**WHAT IS NEEDED**. The answer should consist of each line from the data below that includes "images".

[Opening MATERIAL PROVIDED section]

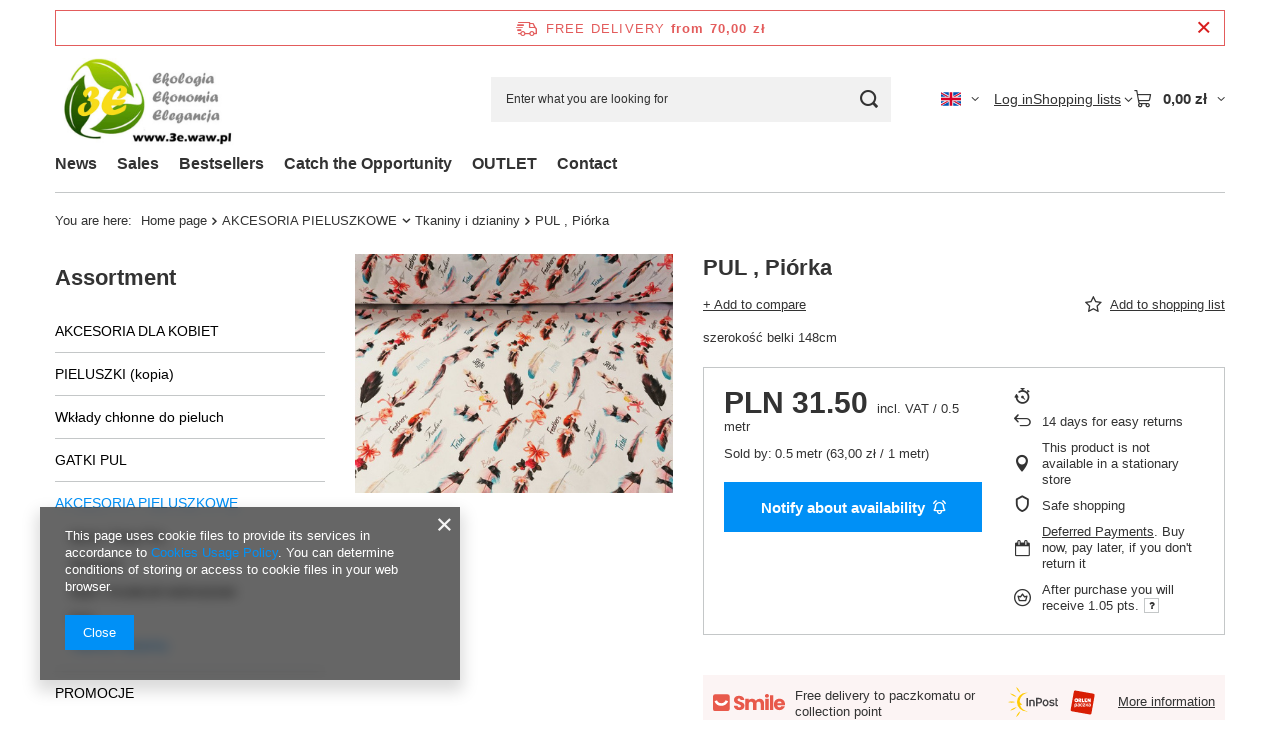

--- FILE ---
content_type: text/html; charset=utf-8
request_url: https://3e.waw.pl/ajax/projector.php?action=get&product=1091&size=uniw&get=sizeprices,sizeavailability,sizedelivery
body_size: 341
content:
{"sizeprices":{"value":"63.00","price_formatted":"63,00 z\u0142","price_net":"51.22","price_net_formatted":"51,22 z\u0142","price_unit":"31.5","price_unit_formatted":"31,50 z\u0142","price_unit_net":"25.61","price_unit_net_formatted":"25,61 z\u0142","points_recive":"2.10","vat":"23","worth":"63.00","worth_net":"51.22","worth_formatted":"63,00 z\u0142","worth_net_formatted":"51,22 z\u0142","points":"63","points_sum":"63","basket_enable":"y","special_offer":"false","rebate_code_active":"n","priceformula_error":"false"},"sizeavailability":{"visible":"y","status_description":"","status_gfx":"\/data\/lang\/eng\/available_graph\/graph_1_5.png","status":"disable","minimum_stock_of_product":"2","delay_time":{"days":"1","hours":"16","minutes":"51","time":"2026-01-26 00:00:38","week_day":"1","week_amount":"0","unknown_delivery_time":"false"}},"sizedelivery":{"undefined":"false","shipping":"16.42","shipping_formatted":"16,42 z\u0142","limitfree":"70.00","limitfree_formatted":"70,00 z\u0142","shipping_change":"16.42","shipping_change_formatted":"16,42 z\u0142","change_type":"up"}}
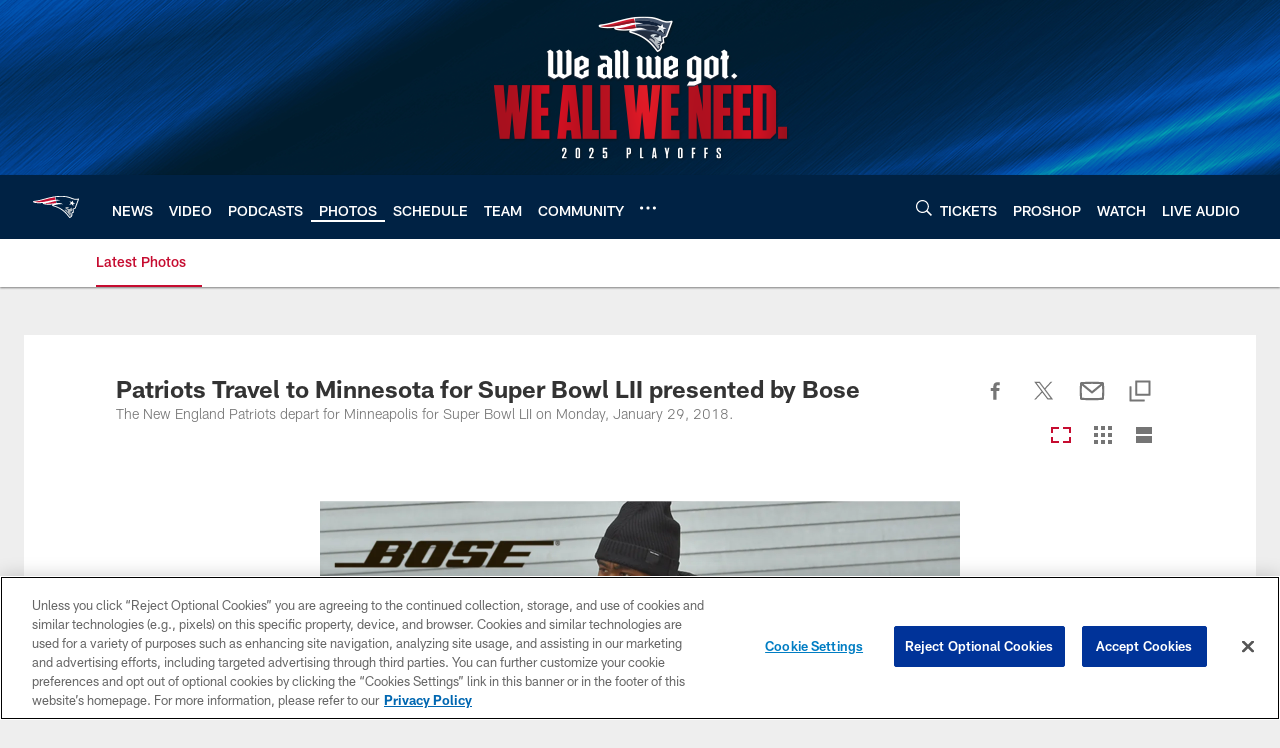

--- FILE ---
content_type: text/html; charset=utf-8
request_url: https://www.google.com/recaptcha/api2/aframe
body_size: 266
content:
<!DOCTYPE HTML><html><head><meta http-equiv="content-type" content="text/html; charset=UTF-8"></head><body><script nonce="kEtCAYxhDw-8-ec76d-zYA">/** Anti-fraud and anti-abuse applications only. See google.com/recaptcha */ try{var clients={'sodar':'https://pagead2.googlesyndication.com/pagead/sodar?'};window.addEventListener("message",function(a){try{if(a.source===window.parent){var b=JSON.parse(a.data);var c=clients[b['id']];if(c){var d=document.createElement('img');d.src=c+b['params']+'&rc='+(localStorage.getItem("rc::a")?sessionStorage.getItem("rc::b"):"");window.document.body.appendChild(d);sessionStorage.setItem("rc::e",parseInt(sessionStorage.getItem("rc::e")||0)+1);localStorage.setItem("rc::h",'1768628661429');}}}catch(b){}});window.parent.postMessage("_grecaptcha_ready", "*");}catch(b){}</script></body></html>

--- FILE ---
content_type: text/javascript; charset=utf-8
request_url: https://auth-id.patriots.com/accounts.webSdkBootstrap?apiKey=4_vI0YL6NU8SZzUBxdCBCOSg&pageURL=https%3A%2F%2Fwww.patriots.com%2Fphotos%2Fpatriots-travel-to-minnesota-for-super-bowl-lii-presented-by-bose-322961&sdk=js_latest&sdkBuild=18419&format=json
body_size: 421
content:
{
  "callId": "019bca7b96ca7fbc9270ca1ad22dd86f",
  "errorCode": 0,
  "apiVersion": 2,
  "statusCode": 200,
  "statusReason": "OK",
  "time": "2026-01-17T05:44:15.869Z",
  "hasGmid": "ver4"
}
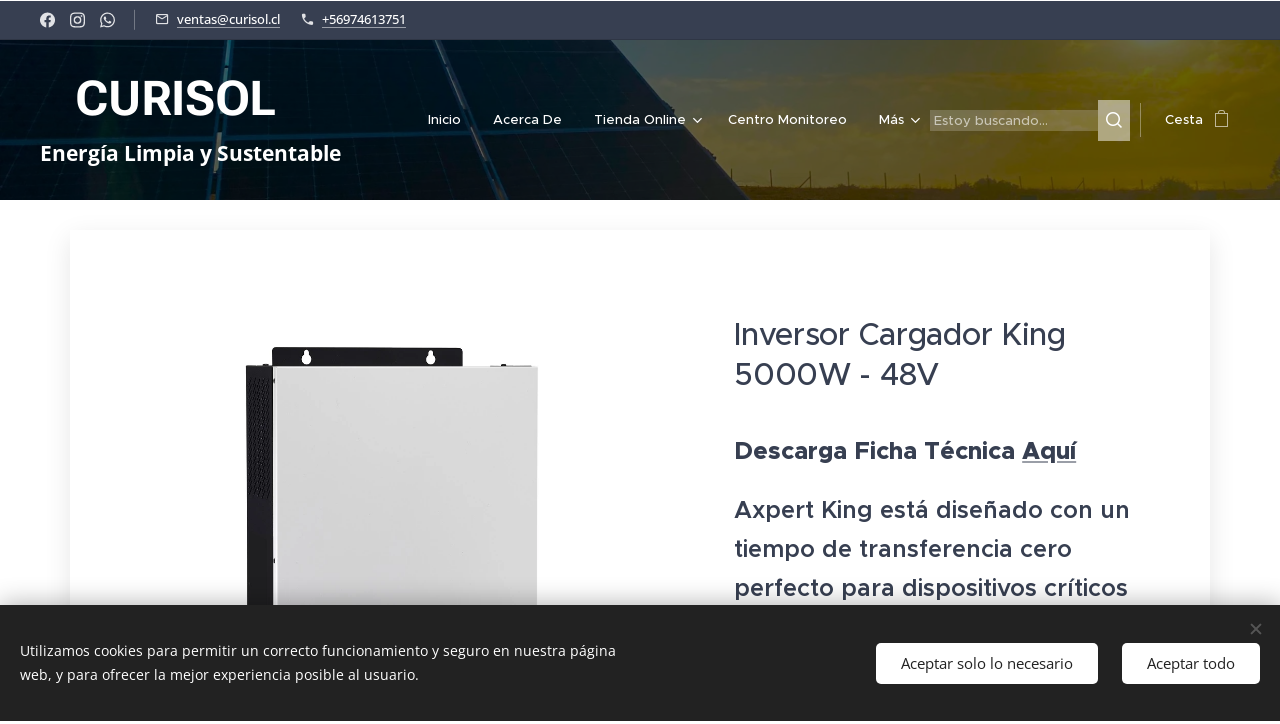

--- FILE ---
content_type: text/css
request_url: https://duyn491kcolsw.cloudfront.net/files/0b/0be/0be2dt.css?ph=39547e745e
body_size: 123
content:
:root{--ac-color:#ed2e29;--ac-color-h:1.5306122448979522;--ac-color-s:84.48275862068965%;--ac-color-l:54.50980392156863%;--ac-color-rgb:237,46,41;--ac-acs:94;--ac-acl:25;--ac-acd:-20;--ac-basic:#fff;--ac-basic-rgb:255,255,255;--ac-basic-h:0;--ac-basic-s:0%;--ac-basic-l:100%}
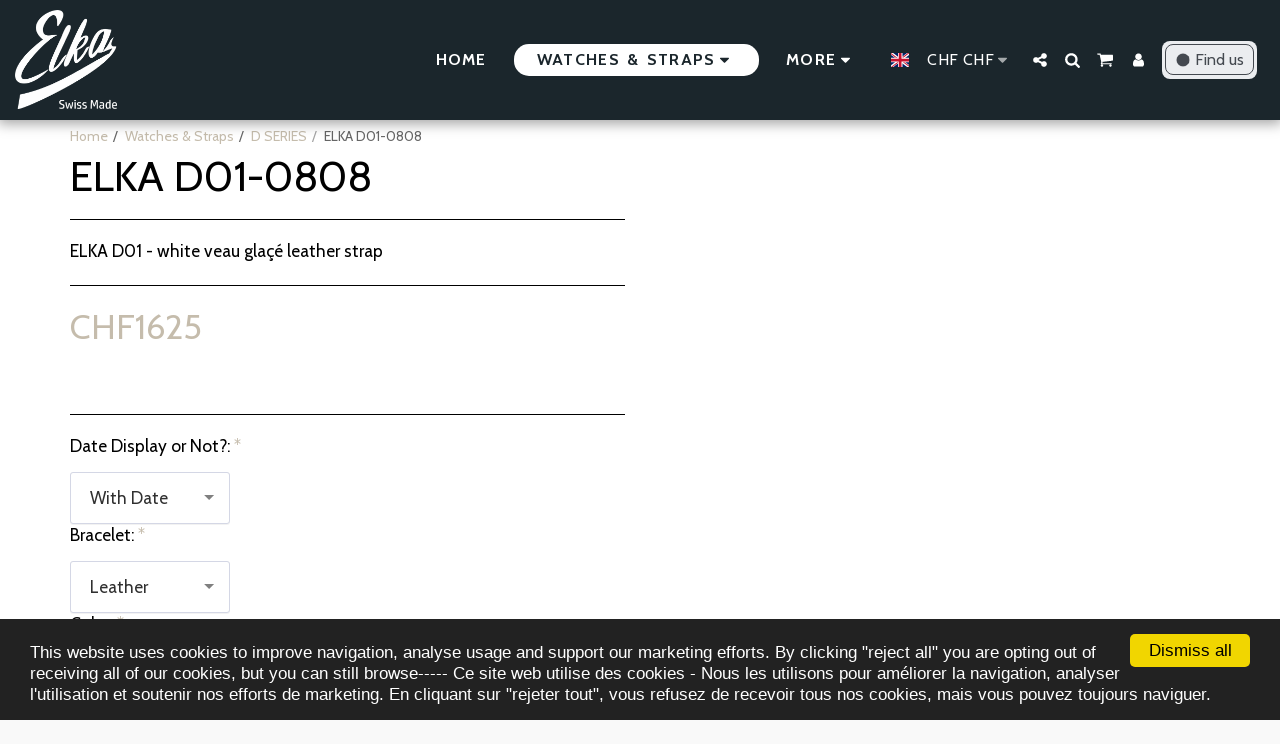

--- FILE ---
content_type: image/svg+xml
request_url: https://images.cdn-files-a.com/ready_uploads/svg/newspaper--news602baba92a0a3.svg?v=3
body_size: 923
content:
<svg xmlns="http://www.w3.org/2000/svg" viewBox="0 0 100 100"><g class="nc-icon-wrapper"><defs/><circle class="a" cx="50" cy="50" r="40" fill="#e8f4fa" stroke="#daedf7" stroke-miterlimit="10"/><path class="b" d="M26.627 69.971a2.908 2.908 0 0 0 2.909-2.908V29a2.315 2.315 0 0 1 2.315-2.316h52.264A2.315 2.315 0 0 1 86.43 29v37.261a3.71 3.71 0 0 1-3.71 3.71z" style="" fill="#fff"/><path class="c" d="M29.536 67.063a2.908 2.908 0 0 1-2.909 2.908h56.092a3.71 3.71 0 0 0 3.711-3.71H29.536z" style="" fill="#f0f0f0"/><path class="d" d="M26.627 69.971a2.908 2.908 0 0 0 2.909-2.908V29a2.315 2.315 0 0 1 2.315-2.316h52.264A2.315 2.315 0 0 1 86.43 29v37.261a3.71 3.71 0 0 1-3.71 3.71z" fill="none" stroke="#45413c" stroke-linecap="round" stroke-linejoin="round"/><path class="d" d="M35.72 41.524h44.526" fill="none" stroke="#45413c" stroke-linecap="round" stroke-linejoin="round"/><rect class="e" x="35.72" y="47.708" width="12.368" height="14.842" rx="1.237" stroke="#45413c" stroke-linecap="round" stroke-linejoin="round" fill="#4acfff"/><path class="f" d="M48.088 57.257v4.057a1.236 1.236 0 0 1-1.236 1.236h-9.895a1.236 1.236 0 0 1-1.237-1.236V55.97a21.485 21.485 0 0 1 7.421.4 40.893 40.893 0 0 0 4.947.887z" stroke="#45413c" stroke-linecap="round" stroke-linejoin="round" fill="#c8ffa1"/><path class="g" d="M44.455 32.721a.708.708 0 0 1 .741-.771.92.92 0 0 1 .623.327l3.135 4.183h.02v-3.739a.742.742 0 1 1 1.483 0v5.617a.71.71 0 0 1-.742.772.952.952 0 0 1-.623-.326l-3.134-4.134h-.02v3.688a.742.742 0 1 1-1.483 0z" style="" fill="#45413c"/><path class="g" d="M52.479 32.87c0-.495.247-.861.771-.861h2.45a.659.659 0 0 1 .7.682.669.669 0 0 1-.7.683h-1.738v1.444h1.622a.669.669 0 0 1 .722.683.68.68 0 0 1-.722.682h-1.622v1.5h1.83a.658.658 0 0 1 .7.682.67.67 0 0 1-.7.683H53.24a.722.722 0 0 1-.761-.742z" style="" fill="#45413c"/><path class="g" d="M57.921 32.939a1.238 1.238 0 0 1-.039-.336.676.676 0 0 1 .7-.653.758.758 0 0 1 .791.712l.84 4.2h.02l1.286-4.333a.8.8 0 0 1 1.542 0l1.286 4.333h.02l.841-4.2A.758.758 0 0 1 66 31.95a.677.677 0 0 1 .7.653 1.238 1.238 0 0 1-.039.336l-1.256 5.4a.964.964 0 0 1-.979.772 1.01 1.01 0 0 1-.979-.723L62.3 34.571h-.02l-1.147 3.816a1.009 1.009 0 0 1-.979.723.964.964 0 0 1-.979-.772z" style="" fill="#45413c"/><path class="g" d="M72.582 32.88a.686.686 0 0 1-.662.732c-.406 0-.723-.3-1.316-.3-.425 0-.811.228-.811.642 0 1.02 3.3.366 3.3 2.918a2.348 2.348 0 0 1-2.532 2.294c-.761 0-2.4-.178-2.4-1.108a.66.66 0 0 1 .663-.7c.465 0 1.019.385 1.661.385s1.009-.366 1.009-.85c0-1.167-3.3-.465-3.3-2.759a2.289 2.289 0 0 1 2.453-2.246c.553.002 1.935.212 1.935.992z" style="" fill="#45413c"/><path class="d" d="M61.693 47.708h18.553" fill="none" stroke="#45413c" stroke-linecap="round" stroke-linejoin="round"/><path class="d" d="M54.273 52.656h25.973" fill="none" stroke="#45413c" stroke-linecap="round" stroke-linejoin="round"/><path class="d" d="M54.273 57.603h25.973" fill="none" stroke="#45413c" stroke-linecap="round" stroke-linejoin="round"/><path class="d" d="M54.273 62.55h18.552" fill="none" stroke="#45413c" stroke-linecap="round" stroke-linejoin="round"/><ellipse class="h" cx="54.025" cy="80.14" rx="12.734" ry="1.736" fill="#45413c" opacity="0.15"/><path class="i" d="M26.627 69.971a2.908 2.908 0 0 0 2.909-2.908V31.7l-13.857 4.19a2.315 2.315 0 0 0-1.527 2.948l9.716 29.146a2.908 2.908 0 0 0 2.759 1.987z" style="" fill="#daedf7"/><path class="j" d="M24.728 69.265a2.908 2.908 0 0 0 4.808-2.2V31.7l-4.808 1.454z" style="" fill="#adc4d9"/><path class="d" d="M26.627 69.971a2.908 2.908 0 0 0 2.909-2.908V31.7l-13.857 4.19a2.315 2.315 0 0 0-1.527 2.948l9.716 29.146a2.908 2.908 0 0 0 2.759 1.987z" fill="none" stroke="#45413c" stroke-linecap="round" stroke-linejoin="round"/><path class="k" d="M68.438 26.682l-1.189-3.961a2.314 2.314 0 0 0-2.887-1.551l-18.234 5.512z" stroke="#45413c" stroke-linecap="round" stroke-linejoin="round" fill="#daedf7"/></g></svg>

--- FILE ---
content_type: image/svg+xml
request_url: https://images.cdn-files-a.com/ready_uploads/svg/youtube-square.svg?v=3
body_size: 839
content:
<svg version="1.1" xmlns="http://www.w3.org/2000/svg" width="439" height="512" viewBox="0 0 439 512"><title>youtube-square</title><path d="M262.572 372.286v-44.857c0-9.428-2.857-14.286-8.286-14.286-3.143 0-6.286 1.428-9.428 4.572v64c3.143 3.143 6.286 4.572 9.428 4.572 5.428 0 8.286-4.572 8.286-14zM315.143 337.428h18.857v-9.714c0-9.714-3.143-14.572-9.428-14.572s-9.428 4.857-9.428 14.572v9.714zM152 261.428v20h-22.857v120.857h-21.143v-120.857h-22.285v-20h66.285zM209.429 297.428v104.857h-19.143v-11.428c-7.428 8.572-14.572 12.857-21.714 12.857-6 0-10.286-2.572-12-8-1.143-3.143-1.714-8-1.714-15.428v-82.857h18.857v77.143c0 4.286 0 6.857 0.286 7.428 0.286 2.857 1.714 4.286 4.286 4.286 4 0 7.714-2.857 12-8.857v-80h19.143zM281.428 329.143v41.714c0 9.428-0.572 16.572-2 20.857-2.286 8-7.428 12-15.143 12-6.572 0-13.143-4-19.428-11.714v10.286h-19.143v-140.857h19.143v46c6-7.428 12.572-11.428 19.428-11.428 7.714 0 12.857 4 15.143 12 1.428 4.286 2 11.143 2 21.143zM353.143 366v2.572c0 6.286-0.286 10.286-0.572 12.286-0.572 4.286-2 8-4.286 11.428-5.143 7.714-13.143 11.428-22.857 11.428-10 0-17.714-3.714-23.143-10.857-4-5.143-6-13.428-6-24.572v-36.857c0-11.143 1.714-19.143 5.714-24.572 5.428-7.143 13.143-10.857 22.857-10.857 9.428 0 17.143 3.714 22.286 10.857 4 5.428 6 13.428 6 24.572v21.714h-38v18.572c0 9.714 3.143 14.572 9.714 14.572 4.572 0 7.428-2.572 8.572-7.428 0-1.143 0.286-5.428 0.286-12.857h19.428zM224.286 130.571v44.571c0 9.714-3.143 14.572-9.143 14.572-6.286 0-9.143-4.857-9.143-14.572v-44.572c0-9.715 2.857-14.857 9.143-14.857 6 0 9.143 5.143 9.143 14.857zM376.572 334.286v0c0-24.572 0-50.572-5.428-74.286-4-16.857-17.714-29.143-34-30.857-38.857-4.286-78.286-4.286-117.714-4.286-39.143 0-78.572 0-117.428 4.286-16.572 1.714-30.285 14-34 30.857-5.428 23.714-5.715 49.714-5.715 74.286v0c0 24.286 0 50.286 5.715 74.286 3.715 16.572 17.428 28.857 33.715 30.857 39.143 4.286 78.572 4.286 117.714 4.286s78.572 0 117.714-4.286c16.286-2 30-14.286 33.714-30.857 5.714-24 5.714-50 5.714-74.286zM160.857 148.286l25.715-84.572h-21.428l-14.572 55.715-15.143-55.715h-22.285c4.285 13.143 9.143 26.285 13.428 39.428 6.857 20 11.143 34.857 13.143 45.143v57.428h21.143v-57.428zM243.429 171.429v-37.143c0-11.143-2-19.428-6-24.857-5.429-7.143-12.857-10.857-22.285-10.857-9.714 0-17.143 3.715-22.286 10.857-4 5.428-6 13.715-6 24.857v37.143c0 11.143 2 19.429 6 24.857 5.143 7.143 12.572 10.857 22.286 10.857 9.428 0 16.857-3.714 22.286-10.857 4-5.143 6-13.714 6-24.857zM295.143 205.714h19.143v-105.715h-19.143v80.857c-4.286 6-8.286 8.857-12 8.857-2.572 0-4.286-1.429-4.572-4.571-0.286-0.571-0.286-2.857-0.286-7.428v-77.715h-19.143v83.715c0 7.428 0.572 12.286 1.714 15.714 2 5.143 6.286 7.714 12.286 7.714 7.143 0 14.286-4.286 22-12.857v11.429zM438.857 118.857v274.286c0 45.428-36.857 82.286-82.286 82.286h-274.286c-45.428 0-82.285-36.857-82.285-82.286v-274.286c0-45.428 36.857-82.285 82.285-82.285h274.286c45.428 0 82.286 36.857 82.286 82.285z"></path></svg>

[Closing MATERIAL PROVIDED section]

**ANSWER TO THIS PROBLEM**.
request_url: https://images.cdn-files-a.com/ready_uploads/svg/newspaper--news602baba92a0a3.svg?v=3
request_url: https://images.cdn-files-a.com/ready_uploads/svg/youtube-square.svg?v=3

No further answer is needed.